# Magnetostatic energy density — derivation without introducing induchance?

I was looking for a derivation of the expression for the energy density at any point in a static magnetic field. I do know that it is $\dfrac {1}{2 \mu_0}\left|\vec{B}\right|^2$ -- I was just wondering if there was a derivation that could be built up the way one derives the energy density $\dfrac {\epsilon_0}{2}\left|\vec{E}\right|^2$ at any point in an electric field, by considering the energy needed to build up a 'source' charge bit by infinitesimal bit.

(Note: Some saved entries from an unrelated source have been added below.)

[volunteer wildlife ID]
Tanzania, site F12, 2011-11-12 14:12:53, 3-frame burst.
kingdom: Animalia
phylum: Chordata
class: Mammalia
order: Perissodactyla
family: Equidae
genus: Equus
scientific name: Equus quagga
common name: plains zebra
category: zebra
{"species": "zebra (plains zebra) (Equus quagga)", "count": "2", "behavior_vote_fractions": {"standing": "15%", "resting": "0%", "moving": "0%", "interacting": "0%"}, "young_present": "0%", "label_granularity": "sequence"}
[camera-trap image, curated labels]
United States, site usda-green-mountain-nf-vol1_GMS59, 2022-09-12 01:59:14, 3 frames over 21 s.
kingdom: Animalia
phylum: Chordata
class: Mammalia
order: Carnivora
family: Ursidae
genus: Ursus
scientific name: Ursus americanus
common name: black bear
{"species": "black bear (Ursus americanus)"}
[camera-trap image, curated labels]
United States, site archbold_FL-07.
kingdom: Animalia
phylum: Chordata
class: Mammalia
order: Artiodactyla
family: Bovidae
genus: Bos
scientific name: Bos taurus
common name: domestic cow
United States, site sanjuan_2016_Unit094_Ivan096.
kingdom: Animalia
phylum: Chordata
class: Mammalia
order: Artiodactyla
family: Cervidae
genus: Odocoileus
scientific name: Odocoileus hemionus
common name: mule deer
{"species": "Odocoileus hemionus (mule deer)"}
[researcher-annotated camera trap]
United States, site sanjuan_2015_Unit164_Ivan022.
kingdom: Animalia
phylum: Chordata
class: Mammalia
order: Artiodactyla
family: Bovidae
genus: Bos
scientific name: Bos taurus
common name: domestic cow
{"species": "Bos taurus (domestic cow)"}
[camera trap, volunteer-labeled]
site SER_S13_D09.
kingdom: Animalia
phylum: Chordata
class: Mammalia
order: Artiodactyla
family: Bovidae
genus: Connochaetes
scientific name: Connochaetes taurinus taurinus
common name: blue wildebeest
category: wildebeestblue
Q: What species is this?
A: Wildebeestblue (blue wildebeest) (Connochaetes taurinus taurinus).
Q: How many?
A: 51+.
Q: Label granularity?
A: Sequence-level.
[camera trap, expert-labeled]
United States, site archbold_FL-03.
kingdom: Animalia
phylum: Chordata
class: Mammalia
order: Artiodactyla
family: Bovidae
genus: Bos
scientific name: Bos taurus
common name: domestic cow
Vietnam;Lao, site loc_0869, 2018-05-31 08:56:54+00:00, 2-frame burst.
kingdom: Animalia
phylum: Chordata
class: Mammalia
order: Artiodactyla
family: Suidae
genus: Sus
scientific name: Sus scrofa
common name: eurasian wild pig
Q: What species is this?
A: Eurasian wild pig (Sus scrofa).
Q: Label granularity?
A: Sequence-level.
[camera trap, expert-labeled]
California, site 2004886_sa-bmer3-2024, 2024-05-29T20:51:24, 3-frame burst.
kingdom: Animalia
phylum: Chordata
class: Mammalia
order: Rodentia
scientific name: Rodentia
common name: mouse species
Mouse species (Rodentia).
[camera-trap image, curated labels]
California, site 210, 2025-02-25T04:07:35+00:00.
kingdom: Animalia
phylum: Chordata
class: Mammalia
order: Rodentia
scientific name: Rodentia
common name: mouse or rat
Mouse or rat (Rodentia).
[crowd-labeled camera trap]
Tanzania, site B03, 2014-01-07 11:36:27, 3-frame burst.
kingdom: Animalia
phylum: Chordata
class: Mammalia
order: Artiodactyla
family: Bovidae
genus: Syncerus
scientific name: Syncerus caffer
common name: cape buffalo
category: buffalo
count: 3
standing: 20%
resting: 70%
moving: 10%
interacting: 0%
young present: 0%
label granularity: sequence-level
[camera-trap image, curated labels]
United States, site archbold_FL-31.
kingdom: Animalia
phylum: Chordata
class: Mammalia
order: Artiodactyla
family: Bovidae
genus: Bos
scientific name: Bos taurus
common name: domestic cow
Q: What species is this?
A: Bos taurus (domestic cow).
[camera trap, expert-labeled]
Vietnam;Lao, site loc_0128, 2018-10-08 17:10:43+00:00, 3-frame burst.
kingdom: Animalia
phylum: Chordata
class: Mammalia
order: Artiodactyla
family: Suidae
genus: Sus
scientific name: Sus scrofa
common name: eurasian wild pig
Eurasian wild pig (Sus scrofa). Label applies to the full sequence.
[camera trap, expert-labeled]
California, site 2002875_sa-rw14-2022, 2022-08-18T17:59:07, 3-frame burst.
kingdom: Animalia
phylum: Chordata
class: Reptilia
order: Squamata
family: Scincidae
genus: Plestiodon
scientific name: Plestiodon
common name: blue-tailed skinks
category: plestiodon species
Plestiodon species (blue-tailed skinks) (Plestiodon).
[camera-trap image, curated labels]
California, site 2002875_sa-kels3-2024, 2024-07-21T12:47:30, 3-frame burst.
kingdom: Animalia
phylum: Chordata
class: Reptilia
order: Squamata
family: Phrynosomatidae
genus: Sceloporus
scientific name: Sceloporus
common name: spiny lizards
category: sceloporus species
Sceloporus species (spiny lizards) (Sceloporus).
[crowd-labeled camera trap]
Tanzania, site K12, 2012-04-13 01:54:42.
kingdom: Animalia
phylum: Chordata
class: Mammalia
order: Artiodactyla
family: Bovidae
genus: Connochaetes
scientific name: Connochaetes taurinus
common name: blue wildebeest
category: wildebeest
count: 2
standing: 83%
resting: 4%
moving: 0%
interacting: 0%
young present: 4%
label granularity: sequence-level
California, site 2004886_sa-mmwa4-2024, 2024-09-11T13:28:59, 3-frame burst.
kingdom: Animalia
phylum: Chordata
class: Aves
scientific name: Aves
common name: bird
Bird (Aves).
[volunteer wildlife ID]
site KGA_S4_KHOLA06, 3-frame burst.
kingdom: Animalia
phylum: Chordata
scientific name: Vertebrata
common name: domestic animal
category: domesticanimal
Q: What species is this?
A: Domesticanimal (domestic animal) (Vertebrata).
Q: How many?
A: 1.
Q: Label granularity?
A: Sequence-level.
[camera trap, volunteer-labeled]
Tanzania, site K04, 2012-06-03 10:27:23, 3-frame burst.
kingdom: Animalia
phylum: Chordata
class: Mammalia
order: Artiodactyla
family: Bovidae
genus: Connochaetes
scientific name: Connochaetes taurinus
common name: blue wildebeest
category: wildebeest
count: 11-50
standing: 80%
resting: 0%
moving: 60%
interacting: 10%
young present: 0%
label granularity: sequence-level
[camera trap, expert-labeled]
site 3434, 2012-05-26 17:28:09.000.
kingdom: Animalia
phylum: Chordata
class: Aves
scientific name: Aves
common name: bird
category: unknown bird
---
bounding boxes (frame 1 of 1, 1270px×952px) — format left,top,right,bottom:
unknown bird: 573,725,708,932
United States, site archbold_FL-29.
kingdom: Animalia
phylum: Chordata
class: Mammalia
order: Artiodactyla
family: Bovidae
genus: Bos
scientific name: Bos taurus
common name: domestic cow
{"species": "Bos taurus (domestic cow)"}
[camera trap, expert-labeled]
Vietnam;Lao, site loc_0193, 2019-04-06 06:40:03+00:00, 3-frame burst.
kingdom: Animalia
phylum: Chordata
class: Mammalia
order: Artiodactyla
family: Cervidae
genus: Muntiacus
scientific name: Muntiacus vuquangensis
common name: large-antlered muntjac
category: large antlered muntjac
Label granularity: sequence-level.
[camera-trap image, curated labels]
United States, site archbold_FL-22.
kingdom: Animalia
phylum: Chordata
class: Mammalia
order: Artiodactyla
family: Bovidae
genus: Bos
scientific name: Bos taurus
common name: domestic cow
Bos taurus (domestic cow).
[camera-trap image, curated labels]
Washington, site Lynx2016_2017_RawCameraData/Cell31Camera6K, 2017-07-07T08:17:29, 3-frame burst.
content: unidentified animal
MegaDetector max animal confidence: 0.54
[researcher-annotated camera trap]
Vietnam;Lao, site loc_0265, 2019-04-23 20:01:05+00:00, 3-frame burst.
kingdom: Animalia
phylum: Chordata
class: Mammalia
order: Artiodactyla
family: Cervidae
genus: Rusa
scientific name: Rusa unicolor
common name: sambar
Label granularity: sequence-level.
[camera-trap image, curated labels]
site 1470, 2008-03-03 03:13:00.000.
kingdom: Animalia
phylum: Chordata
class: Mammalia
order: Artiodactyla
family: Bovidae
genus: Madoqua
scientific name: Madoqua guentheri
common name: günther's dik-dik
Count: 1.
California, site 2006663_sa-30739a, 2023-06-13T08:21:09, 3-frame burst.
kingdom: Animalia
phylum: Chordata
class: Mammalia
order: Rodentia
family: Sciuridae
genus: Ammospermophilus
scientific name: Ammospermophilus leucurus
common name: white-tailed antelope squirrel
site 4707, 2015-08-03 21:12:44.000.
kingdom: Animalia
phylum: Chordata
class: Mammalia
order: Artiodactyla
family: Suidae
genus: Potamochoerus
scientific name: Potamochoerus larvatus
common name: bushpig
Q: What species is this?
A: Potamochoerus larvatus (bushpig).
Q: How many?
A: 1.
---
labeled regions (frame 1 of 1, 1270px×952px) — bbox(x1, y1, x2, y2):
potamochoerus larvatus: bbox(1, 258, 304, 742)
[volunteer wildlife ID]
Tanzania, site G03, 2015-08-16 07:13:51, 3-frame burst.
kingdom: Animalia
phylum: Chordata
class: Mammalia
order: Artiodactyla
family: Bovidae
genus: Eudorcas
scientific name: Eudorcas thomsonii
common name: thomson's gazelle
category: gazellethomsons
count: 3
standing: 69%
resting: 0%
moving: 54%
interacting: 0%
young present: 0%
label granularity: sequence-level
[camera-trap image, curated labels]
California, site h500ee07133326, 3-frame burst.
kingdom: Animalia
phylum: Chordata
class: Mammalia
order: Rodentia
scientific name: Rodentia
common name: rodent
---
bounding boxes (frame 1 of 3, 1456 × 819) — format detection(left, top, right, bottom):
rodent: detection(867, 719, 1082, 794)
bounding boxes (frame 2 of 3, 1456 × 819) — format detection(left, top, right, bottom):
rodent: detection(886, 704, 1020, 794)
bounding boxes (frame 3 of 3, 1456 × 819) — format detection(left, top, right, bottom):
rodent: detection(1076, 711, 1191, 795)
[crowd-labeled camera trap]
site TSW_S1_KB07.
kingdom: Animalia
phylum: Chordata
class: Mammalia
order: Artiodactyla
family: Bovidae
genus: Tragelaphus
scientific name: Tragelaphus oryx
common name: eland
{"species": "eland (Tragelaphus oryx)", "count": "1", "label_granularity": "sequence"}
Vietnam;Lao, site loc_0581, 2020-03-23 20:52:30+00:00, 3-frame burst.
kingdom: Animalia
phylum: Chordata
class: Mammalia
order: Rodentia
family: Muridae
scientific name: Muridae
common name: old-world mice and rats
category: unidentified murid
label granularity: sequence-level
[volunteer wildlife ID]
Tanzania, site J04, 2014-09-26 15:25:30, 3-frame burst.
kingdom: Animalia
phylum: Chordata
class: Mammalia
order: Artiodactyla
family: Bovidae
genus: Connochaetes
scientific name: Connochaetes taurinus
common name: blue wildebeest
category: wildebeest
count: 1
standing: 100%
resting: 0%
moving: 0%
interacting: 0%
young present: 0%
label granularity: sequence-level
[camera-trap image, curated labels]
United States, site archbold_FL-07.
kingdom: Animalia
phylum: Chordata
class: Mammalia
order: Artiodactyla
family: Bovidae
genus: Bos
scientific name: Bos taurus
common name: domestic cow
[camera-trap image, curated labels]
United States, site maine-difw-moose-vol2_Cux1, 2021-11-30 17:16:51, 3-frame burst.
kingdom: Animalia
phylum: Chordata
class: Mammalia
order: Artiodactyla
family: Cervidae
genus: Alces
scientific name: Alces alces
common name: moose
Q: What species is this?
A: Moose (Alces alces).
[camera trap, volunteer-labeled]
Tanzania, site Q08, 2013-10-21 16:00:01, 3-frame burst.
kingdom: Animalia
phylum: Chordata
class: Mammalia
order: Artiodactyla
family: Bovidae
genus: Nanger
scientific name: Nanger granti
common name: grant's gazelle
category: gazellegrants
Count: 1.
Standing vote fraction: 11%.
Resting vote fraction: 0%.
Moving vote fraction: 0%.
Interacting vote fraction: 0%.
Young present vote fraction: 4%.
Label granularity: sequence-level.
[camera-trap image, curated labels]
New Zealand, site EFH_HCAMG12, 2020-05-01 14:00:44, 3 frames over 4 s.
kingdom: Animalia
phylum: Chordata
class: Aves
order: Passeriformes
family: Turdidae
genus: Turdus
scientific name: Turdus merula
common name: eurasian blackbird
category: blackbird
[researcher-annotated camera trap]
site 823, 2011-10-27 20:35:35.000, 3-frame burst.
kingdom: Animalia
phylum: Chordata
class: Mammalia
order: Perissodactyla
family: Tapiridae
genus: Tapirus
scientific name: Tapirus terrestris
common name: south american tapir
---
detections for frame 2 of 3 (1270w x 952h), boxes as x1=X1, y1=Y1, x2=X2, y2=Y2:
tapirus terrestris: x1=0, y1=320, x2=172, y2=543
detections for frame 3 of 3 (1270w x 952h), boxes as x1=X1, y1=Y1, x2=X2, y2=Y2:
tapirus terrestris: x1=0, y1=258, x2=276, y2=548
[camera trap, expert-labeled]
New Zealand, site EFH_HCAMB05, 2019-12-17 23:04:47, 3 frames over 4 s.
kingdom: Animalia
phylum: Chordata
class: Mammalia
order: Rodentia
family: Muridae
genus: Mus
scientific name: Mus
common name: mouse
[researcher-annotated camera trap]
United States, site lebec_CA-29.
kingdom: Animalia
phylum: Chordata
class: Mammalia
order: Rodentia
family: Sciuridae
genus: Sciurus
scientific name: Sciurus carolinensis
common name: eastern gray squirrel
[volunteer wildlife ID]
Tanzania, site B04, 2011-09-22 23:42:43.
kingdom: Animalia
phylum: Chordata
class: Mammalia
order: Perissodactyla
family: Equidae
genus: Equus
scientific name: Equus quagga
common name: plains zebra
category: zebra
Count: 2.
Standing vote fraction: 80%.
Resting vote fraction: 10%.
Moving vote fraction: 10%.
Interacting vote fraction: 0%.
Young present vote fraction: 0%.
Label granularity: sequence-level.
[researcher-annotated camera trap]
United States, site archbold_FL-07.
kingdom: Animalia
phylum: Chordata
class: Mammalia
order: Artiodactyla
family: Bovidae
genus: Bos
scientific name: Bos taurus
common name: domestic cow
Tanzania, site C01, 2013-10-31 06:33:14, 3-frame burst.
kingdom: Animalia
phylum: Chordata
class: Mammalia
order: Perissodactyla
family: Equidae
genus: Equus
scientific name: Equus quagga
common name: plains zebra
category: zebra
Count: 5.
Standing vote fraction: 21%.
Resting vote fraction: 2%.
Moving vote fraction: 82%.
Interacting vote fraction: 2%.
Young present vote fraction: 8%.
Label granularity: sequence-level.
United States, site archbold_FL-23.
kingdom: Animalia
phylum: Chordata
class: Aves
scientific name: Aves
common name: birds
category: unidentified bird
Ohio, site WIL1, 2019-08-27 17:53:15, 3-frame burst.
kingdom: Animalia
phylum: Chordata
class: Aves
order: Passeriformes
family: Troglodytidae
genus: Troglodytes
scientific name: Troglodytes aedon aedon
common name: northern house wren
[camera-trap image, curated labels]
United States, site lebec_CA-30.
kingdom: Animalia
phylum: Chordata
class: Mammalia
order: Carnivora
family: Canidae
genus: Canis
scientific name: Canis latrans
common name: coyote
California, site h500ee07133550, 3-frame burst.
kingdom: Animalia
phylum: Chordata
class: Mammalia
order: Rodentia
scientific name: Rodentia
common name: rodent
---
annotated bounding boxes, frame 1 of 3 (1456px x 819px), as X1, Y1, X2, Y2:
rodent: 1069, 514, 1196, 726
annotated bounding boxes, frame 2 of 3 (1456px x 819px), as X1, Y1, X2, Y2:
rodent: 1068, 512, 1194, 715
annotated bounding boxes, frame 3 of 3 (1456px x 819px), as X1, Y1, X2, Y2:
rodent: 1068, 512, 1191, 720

Whatever proof I have come across seems to bring inductance into the picture -- is there a way of doing it without that? I ask because the corresponding proof for the electric field does not seem to need the definition of capacitance anywhere...

Thanks...

-
Try taking two parallel sheets of current, finding their force on each other, and calculating the mechanical work required to move them farther or closer. –  Ben Crowell Jun 16 '13 at 19:34
@BenCrowell the comments are meant to be used to comment on the question, rather than to provide an answer. –  Larry Harson Jun 16 '13 at 21:14
@LarryHarson: I could be mistaken, but I think it's pretty common that when you have something that's not a full answer, but may be helpful, you post it as a comment. –  Ben Crowell Jun 16 '13 at 23:19
@BenCrowell it's tolerated but not encouraged for reasons given in answering in comments –  Larry Harson Jun 17 '13 at 0:33
This website starts with a proof by by introducing inductance, then considers a second proof that doesn't require inductance. farside.ph.utexas.edu/teaching/em/lectures/node84.html –  David 16 mins ago

Hi @sybtc -- in the Wikipedia article you've mentioned, I could find the explanation for $\vec{E}\cdot\vec{J}$ part of Poynting's theorem, but $|\vec{B}|^2/2\mu_0$ as energy density, or at least $\dfrac {\vec{B}}{\mu_0}\cdot\dfrac{\partial \vec{B}}{\partial t}$ as the density of reactive power, seems to be assumed. Hence my question... –  Avijit Mar 18 '13 at 18:49
You can certainly do the derivation without resorting to the inductance. When it comes about to consider the contributions of induced electromotive forces $V_i$ you can consider that $$V_i=-\frac{\Phi}{dt}$$ where $Phi$ is the flux of the magnetic field $B$ through the surface of the circuit you're considering. You can find a derivation according to this line of reasoning in the text from Stratton.